The maker of Johnnie Walker whisky, Guinness stout and Smirnoff vodka earned 1.52 billion pounds ($2.8 billion) for the year ending June 30, up 2.7 percent from 1.48 billion pounds a year ago.

Revenue rose 8 percent to 8.09 billion pounds ($14.9 billion) from 7.48 billion pounds, underpinned by sales of scotch in Latin America, beer in Africa and premium brands in North America.

The earnings met Diageo's predictions of a 9 percent rise in operating profit and a 7 percent lift in sales, assuaging fears by some analysts that the company would not meet its targets amid the rising cost of raw materials like grain, energy, glass and packaging and an anticipated downturn in demand due to the global economic slowdown.

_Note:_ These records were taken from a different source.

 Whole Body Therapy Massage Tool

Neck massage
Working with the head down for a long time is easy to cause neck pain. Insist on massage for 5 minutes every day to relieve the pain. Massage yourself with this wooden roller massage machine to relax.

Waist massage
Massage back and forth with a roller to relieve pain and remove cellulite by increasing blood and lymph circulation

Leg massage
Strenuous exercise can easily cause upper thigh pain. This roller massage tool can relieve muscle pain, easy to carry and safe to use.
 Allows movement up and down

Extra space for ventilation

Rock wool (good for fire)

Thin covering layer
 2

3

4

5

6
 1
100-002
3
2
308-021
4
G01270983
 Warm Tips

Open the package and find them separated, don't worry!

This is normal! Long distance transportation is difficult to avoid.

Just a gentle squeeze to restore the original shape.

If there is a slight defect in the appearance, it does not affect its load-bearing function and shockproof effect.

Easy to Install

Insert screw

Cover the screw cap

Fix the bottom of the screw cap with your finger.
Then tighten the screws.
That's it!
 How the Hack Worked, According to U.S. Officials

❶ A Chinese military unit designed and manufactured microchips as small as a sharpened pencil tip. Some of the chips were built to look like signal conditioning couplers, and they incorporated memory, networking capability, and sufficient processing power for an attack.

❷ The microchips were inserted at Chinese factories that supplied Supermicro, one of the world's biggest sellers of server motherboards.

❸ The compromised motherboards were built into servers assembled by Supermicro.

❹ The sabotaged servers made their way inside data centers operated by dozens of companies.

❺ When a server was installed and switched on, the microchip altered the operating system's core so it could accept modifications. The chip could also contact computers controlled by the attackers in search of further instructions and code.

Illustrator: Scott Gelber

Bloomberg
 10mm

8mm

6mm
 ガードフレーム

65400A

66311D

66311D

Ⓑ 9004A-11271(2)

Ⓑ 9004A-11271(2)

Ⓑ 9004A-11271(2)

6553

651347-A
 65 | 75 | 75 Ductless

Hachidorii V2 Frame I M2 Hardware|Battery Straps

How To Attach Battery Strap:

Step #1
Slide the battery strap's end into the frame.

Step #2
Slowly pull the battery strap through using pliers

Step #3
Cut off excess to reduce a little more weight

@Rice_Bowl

The London-based company also remained relatively upbeat about the coming year, despite lowering its forecast for operating profit in the current financial year to a rise of 7-9 percent.

"You can't be certain, but you can be confident," Diageo Chief Executive Paul Walsh said of the company's forecasts given the prevailing economic climate, adding that its brands — which also include Captain Morgan rum, Baileys liqueur and Gordon's gin — had strong sales momentum to push through any accelerated slowdown.

"The other thing I would say about our brands is that they have faced world wars, they have faced revolutions, they have faced more economic cycles than we will see and they are today faster, more profitable and appealing to more customers than ever before," Walsh added.

The company's shares closed up 2 percent at 1,000 pence ($18.27), after initially dipping lower on the London Stock Exchange.

"Inevitably, the company's outlook for 2009 is rather less bullish, and the ongoing rise in commodity costs could yet erode some of its operating margins," said Hargreaves Lansdown analyst Richard Hunter. "Nonetheless, the company is well positioned to withstand slowing economic growth."

Diageo's vast geographical spread has helped insulate it from the general economic downturn, particularly its inroads into emerging markets in Asia and Latin America where demand for its premium drinks like single malt whiskies is booming.

Walsh said the company planned to continue its strategy of increasing its range of "super-premium" products to counteract declining markets for beer and cheaper liquor brands in Britain, the United States and Europe.

Over the year, Diageo bought a 50 percent stake in Dutch vodka brand Ketel One and also added Zacapa rum and Rosenblum Cellars wine to its stable of brands.

The company now employs some 300 people worldwide who are focused on promoting its "reserve" brands, and has rolled out high-profile advertising campaigns as well as a revenue-sharing deal for U.S. rapper Sean "Diddy" Coombs to promote its Ciroc vodka.

Questioned about that strategy at a time when many consumers are tightening their belts, Walsh said that demand for "affordable luxuries" remained.

"People are not necessarily drinking more, but are wanting to drink better," he said. "There's still this nucleus of consumers that can access the best and want to do so."

Walsh added that price increases and improvement in the sales mix had covered a net increase of 3 percent in input costs over the past year.

Chief Financial Officer Nick Rose said that price increases would continue for certain brands, noting that the company's earnings forecasts included around 4 percentage points from pricing and improvements to the sales mix.

Rose highlighted the company's strong performance in North America, where there had been concerns that a slowdown in consumer spending would have a strong impact on the company's lucrative spirits business.

Net sales in the region were up 5 percent, including a 7 percent rise in spirits growth, as demand for "priority" and "reserve" brands offset weakness in "value" brands — there was a 10 percent drop in net sales of "ready-to-drink," or premixed, products.

"North America remains in pretty good shape," said Rose, adding that the company's view on the region remained "reasonably robust."

Among Diageo's best sellers across all regions were Smirnoff, which saw net sales grow by 10 percent and Johnnie Walker, which posted a 12 percent rise in net sales.

Sales of Diageo's trademark Guinness stout rose 6 percent, with more than 50 percent of that growth coming from Africa.